- The Good-Turing estimator addresses a very similar problem.
The model is that there is an unknown number of types $n$ and a probability distribution $p \in \Delta_n$. Each time you pick up a new shell, it is sampled independently from $p$. After $m$ samples, you can ask for the "probability" that a new sample will be of a hitherto-unseen type.
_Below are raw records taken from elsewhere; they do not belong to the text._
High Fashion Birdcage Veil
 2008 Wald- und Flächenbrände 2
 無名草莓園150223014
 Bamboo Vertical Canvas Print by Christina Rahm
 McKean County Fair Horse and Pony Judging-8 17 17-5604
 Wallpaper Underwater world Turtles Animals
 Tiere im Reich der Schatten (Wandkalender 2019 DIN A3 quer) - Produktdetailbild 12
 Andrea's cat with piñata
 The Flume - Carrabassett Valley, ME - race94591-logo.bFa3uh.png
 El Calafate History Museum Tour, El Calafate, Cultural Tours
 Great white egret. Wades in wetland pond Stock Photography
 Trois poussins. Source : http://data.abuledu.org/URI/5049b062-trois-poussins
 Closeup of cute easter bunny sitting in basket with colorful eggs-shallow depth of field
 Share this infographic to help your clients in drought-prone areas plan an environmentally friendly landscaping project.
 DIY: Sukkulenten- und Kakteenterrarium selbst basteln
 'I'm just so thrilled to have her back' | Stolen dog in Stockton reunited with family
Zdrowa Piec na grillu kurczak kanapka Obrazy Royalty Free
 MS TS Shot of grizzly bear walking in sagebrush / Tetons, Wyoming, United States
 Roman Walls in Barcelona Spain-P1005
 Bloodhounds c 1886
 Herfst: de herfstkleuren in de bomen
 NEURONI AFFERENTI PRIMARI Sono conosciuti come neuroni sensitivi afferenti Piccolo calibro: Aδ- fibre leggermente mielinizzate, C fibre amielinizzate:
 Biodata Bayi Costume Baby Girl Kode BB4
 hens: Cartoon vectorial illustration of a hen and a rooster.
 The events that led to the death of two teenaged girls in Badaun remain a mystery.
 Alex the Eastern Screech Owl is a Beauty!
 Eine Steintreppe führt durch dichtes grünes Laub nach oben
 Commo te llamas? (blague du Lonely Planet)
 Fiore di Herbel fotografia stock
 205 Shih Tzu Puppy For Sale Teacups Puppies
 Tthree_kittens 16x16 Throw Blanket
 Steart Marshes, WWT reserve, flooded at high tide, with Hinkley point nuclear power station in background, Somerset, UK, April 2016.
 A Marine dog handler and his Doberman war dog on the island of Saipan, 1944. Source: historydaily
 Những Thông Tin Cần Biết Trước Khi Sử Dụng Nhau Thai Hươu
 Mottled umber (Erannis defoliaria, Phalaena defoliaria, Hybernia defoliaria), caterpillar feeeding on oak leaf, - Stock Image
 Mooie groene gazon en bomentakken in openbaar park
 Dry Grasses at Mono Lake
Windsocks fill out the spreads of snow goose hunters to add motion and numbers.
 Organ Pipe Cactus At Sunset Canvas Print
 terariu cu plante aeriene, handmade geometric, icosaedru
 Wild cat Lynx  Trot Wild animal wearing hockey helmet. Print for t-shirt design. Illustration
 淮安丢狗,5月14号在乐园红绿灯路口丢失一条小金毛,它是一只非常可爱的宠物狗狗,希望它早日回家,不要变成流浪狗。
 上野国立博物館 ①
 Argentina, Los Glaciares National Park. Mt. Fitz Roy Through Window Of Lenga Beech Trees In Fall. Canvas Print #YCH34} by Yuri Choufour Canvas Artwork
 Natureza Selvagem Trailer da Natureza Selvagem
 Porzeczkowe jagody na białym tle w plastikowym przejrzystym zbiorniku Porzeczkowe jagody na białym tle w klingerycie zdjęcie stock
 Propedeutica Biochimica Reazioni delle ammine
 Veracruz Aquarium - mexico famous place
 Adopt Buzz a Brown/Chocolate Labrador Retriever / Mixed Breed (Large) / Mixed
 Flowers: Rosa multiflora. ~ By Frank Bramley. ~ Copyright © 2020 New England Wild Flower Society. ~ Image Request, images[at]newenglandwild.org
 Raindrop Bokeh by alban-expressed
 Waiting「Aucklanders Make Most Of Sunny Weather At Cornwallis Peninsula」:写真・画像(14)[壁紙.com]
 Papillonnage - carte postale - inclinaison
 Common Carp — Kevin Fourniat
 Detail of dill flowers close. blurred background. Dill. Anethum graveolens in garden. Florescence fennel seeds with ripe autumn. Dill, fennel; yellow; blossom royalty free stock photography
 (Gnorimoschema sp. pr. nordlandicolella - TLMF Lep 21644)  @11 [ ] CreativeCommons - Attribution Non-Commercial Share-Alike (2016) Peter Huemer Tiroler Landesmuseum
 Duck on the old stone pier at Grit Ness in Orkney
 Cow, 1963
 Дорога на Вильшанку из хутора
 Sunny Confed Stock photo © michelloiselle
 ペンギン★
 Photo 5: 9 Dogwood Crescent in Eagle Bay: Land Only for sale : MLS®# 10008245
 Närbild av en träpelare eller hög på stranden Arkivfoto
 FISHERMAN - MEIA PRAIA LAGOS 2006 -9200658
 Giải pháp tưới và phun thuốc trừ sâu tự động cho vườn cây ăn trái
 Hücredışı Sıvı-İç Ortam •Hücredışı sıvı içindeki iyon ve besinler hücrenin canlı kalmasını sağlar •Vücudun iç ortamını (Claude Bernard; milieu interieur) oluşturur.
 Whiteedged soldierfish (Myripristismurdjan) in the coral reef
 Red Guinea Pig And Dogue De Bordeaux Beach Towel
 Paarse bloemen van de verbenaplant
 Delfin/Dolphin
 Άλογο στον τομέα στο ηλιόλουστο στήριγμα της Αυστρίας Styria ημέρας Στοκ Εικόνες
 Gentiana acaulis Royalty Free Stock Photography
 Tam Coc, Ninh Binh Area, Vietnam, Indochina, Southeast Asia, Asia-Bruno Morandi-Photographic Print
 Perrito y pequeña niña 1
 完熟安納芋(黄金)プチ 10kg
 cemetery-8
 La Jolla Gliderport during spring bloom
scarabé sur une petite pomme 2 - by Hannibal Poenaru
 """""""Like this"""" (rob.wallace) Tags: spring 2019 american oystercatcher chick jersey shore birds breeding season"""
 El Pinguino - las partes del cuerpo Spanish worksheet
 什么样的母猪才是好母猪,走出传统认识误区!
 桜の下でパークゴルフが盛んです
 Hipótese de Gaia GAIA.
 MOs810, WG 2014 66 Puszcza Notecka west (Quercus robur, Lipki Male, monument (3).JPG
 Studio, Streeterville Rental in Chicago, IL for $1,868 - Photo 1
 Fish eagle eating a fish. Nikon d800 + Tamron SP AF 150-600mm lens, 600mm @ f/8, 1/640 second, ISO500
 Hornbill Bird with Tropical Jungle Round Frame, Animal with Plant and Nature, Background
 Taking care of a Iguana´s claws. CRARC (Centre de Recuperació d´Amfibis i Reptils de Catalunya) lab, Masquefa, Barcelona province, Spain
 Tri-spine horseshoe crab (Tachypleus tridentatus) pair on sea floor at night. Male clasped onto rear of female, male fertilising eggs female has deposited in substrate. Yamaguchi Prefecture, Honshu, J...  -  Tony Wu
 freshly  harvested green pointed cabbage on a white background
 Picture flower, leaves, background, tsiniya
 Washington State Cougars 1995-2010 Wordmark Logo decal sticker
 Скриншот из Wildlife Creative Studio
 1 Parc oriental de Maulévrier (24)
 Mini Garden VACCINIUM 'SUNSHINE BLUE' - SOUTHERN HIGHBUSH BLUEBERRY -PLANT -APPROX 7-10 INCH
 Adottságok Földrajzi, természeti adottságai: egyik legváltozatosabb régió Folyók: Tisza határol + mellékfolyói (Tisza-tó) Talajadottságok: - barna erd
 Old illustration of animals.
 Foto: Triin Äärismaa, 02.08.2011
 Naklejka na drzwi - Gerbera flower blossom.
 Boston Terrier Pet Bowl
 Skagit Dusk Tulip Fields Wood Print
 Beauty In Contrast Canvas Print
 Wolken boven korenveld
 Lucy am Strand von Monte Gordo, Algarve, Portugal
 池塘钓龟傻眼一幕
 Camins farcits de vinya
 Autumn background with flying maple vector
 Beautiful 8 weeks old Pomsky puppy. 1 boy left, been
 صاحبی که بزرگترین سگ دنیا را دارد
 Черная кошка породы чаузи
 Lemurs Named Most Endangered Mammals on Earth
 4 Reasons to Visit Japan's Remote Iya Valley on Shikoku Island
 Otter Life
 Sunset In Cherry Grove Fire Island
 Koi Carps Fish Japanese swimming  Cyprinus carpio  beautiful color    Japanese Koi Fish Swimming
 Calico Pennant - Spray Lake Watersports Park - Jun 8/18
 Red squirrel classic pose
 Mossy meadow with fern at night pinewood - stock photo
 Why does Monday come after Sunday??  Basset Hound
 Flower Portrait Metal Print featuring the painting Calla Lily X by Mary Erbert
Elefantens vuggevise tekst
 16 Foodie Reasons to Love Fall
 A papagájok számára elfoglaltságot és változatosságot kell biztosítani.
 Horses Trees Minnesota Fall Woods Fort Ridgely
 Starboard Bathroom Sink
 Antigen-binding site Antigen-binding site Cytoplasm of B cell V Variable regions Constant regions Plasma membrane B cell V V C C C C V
I agree with the comment that the coupon collector problem is highly related. The model is the same as described above, but we are asked to bound the stopping time (number of samples $m$) after which all types have been seen. Usually, we assume $p$ is the uniform distribution. In this case, the expected number of samples turns out to be roughly $n \log n$. Your question has a twist that we don't know $n$, so we have to do a reverse kind of calculation.
I would model your problem as above, and I would assume a confidence parameter $\delta$ is given. The problem is to define a stopping rule such that, for any $n$, the probability that there is still an undiscovered type when we stop is at most $\delta$. This would assume the uniform distribution.
I don't think the optimal solution is obvious, but my first thought is related to Good-Turing. I start drawing samples. At any time $t$, suppose I've seen $n_t$ different types so far and there have been $k_t$ samples since I last saw a new type. If there were at least one undiscovered type, then the chance of it coming up would have been at least $1/(n_t+1)$ on each of those trials, so a total chance of $p_t := \left(\frac{n_t}{n_t+1}\right)^{k_t} \leq e^{-k_t / (n_t + 1)}$ of having this many samples without a new observation.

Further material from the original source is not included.